22. Thus, in numerous decisions, the Court has declared that the power to deport is
an attribute of sovereignty, a police measure; preventive and not penal ( Forbes
v. Chuoco Tiaco, 16 Phil 534). Such being the case, the determination of
deportability is a political question (Director of Prisons v. Ang Cho Kio , 33 SCRA
495). Likewise, the Court has ruled that a private person cannot be a
complainant but a mere witness (Lao Gi v. CID, G.R. No. 81798, December 29,
1989).

23. The power to deport is vested in (1) the President of the Republic, based initially
on Sec. 69 of the Administrative Code of 1917, and affirmed in Sec. 8, Chap. 3,
Title 1, Book III of the Administrative Code of 1987 (E.O. No.292), and (2) the
Commissioner of Immigration, after a determination by the Board of
Commissioners of the existence of a ground for a deportation, under Sec. 37(a)
of the PIA. In both instances, the power to deport is subject to the requirements
of due process.

24. Sec. 37, PIA, mentions 12 deportation grounds, but as is obvious, these grounds
are not exclusive. They generally fall under one of six categories that usually
overlap: (a) defects in documentation (b) physical and/or mental condition, (c)
public charges, (d) criminal conviction and immorality, (e) security and related
issues, and (f) violations of conditions of stay.

25. On the other hand, Sec. 29, PIA, lists 17 exclusion grounds which are also not
exclusive, and fall under roughly the same categories as deportation.

26. It must be noted that deportation is not allowed if the purpose is to evade
criminal prosecution (Law Instruction No. 52, January 09, 1989).
27. Due process in deportation cases is lengthily discussed in Lao Gi (par. 24).

28. However, despite the rules on due process, aliens may be summarily deported
for overstaying (Office Memorandum Order No. 34, August 21, 1989); if their
passports expire or are cancelled (OMO No. 19, April 05, 1990, and Schonemann
v. Santiago (G.R. No. 86461, May 30, 1989); if they are fugitives; and if they are
registered sex offenders.

29. A deportation decision becomes final after 30 days unless within such period the
President orders the contrary (Sec. 10, Chapter 3, Title I, Book III, E.O. No.
292).

30. Under Philippine law, only judges, the President, and the Commissioner of
Immigration may order the arrest of an alien ( Salazar v. Achacoso, 183 SCRA
145). In case of the Commissioner, however, the warrant of arrest must be
based on a final order of deportation.

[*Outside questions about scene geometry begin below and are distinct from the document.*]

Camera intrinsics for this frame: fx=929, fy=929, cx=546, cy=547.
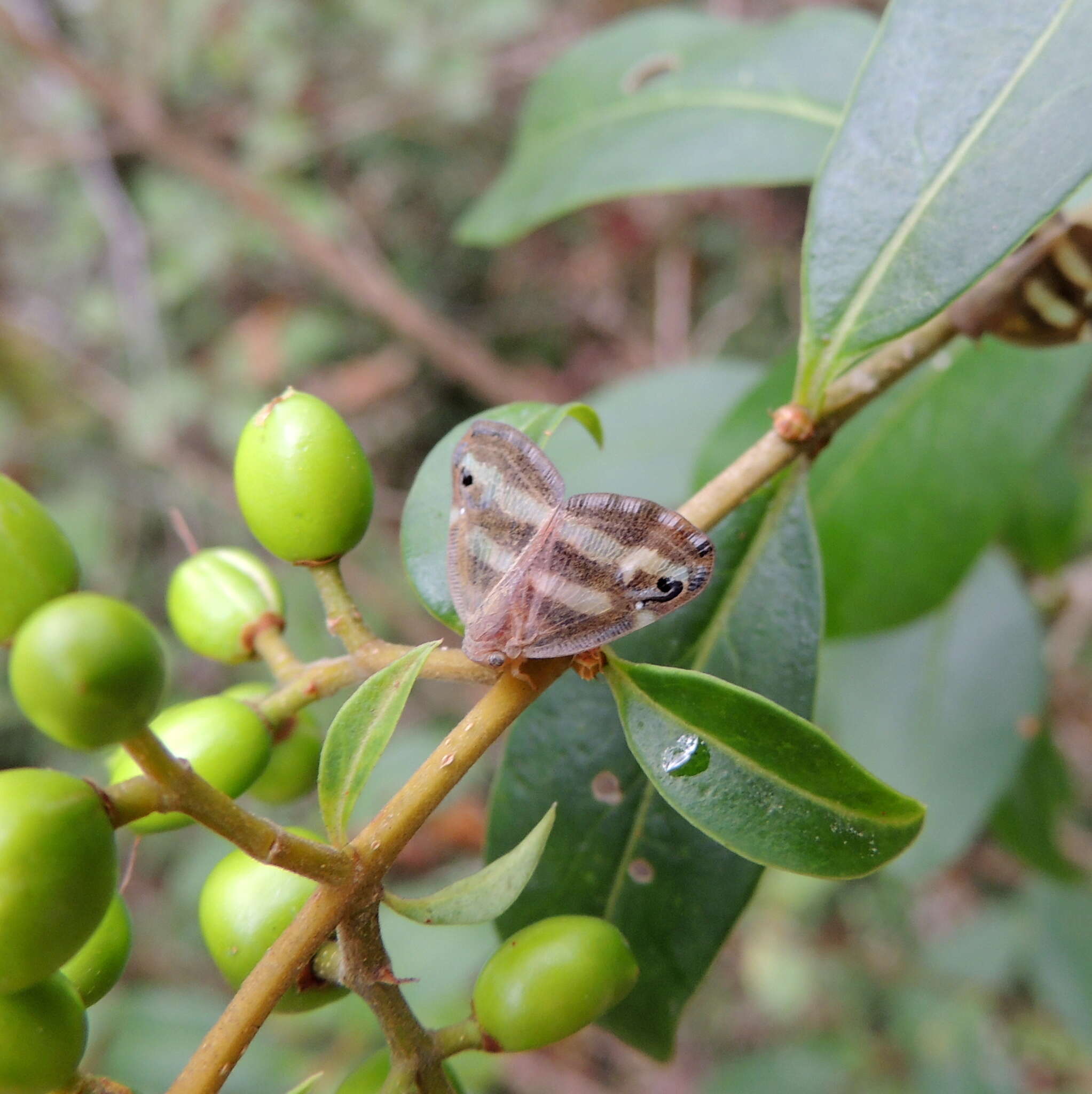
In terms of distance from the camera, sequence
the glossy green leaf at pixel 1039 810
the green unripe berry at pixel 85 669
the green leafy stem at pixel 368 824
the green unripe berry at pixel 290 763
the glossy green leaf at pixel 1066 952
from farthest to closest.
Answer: the glossy green leaf at pixel 1066 952 → the glossy green leaf at pixel 1039 810 → the green unripe berry at pixel 290 763 → the green leafy stem at pixel 368 824 → the green unripe berry at pixel 85 669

An arrest for the purpose of determining
probable cause or further investigation is null and void ( Sy v. Domingo, G.R. Nos.
97152 and 97159, March 20, 1991) and Gatchalian v. Board (G.R. Nos. 95612
and 85613, May 31, 1991).

31. For our guidance, it must be noted that the following OLD practices are no
longer allowed: (a) the issuance of an arrest warrant by the Commissioner to
determine probable cause; (b) the belated filing of charges to make arrest legal;
and (c) the reliance on a petition for bail to cure any irregularity in the arrest and
detention of a foreign national.

32. The “Deportation Guidelines” (1972) issued by the Secretary of Justice may
serve as further guide. Said document, still applicable, simply states that if any
complaint for deportation against an alien -- such as those based on ordinary
criminal complaints, collection of sums of money, immorality, or even so-called
anti-Filipino acts or arrogance -- can be better handled by the regular courts or
some other administrative body, the same should be (provisionally) dismissed by
the Bureau. This policy was never repealed; in fact, it was reiterated in the “1997
Deportation Rules of Procedure” (Office Memorandum Order No. ELM 97-013,
approved on June 30, 1997); the “Revised Rules for Deportation Procedures”
(Office Memorandum Order No. ADD-01-04, issued on June 7, 2001); and even
the “Omnibus Rules of Procedure of 2015” (Immigration Memorandum Circular
No. SBM-2015-010, approved on 08 October 2015).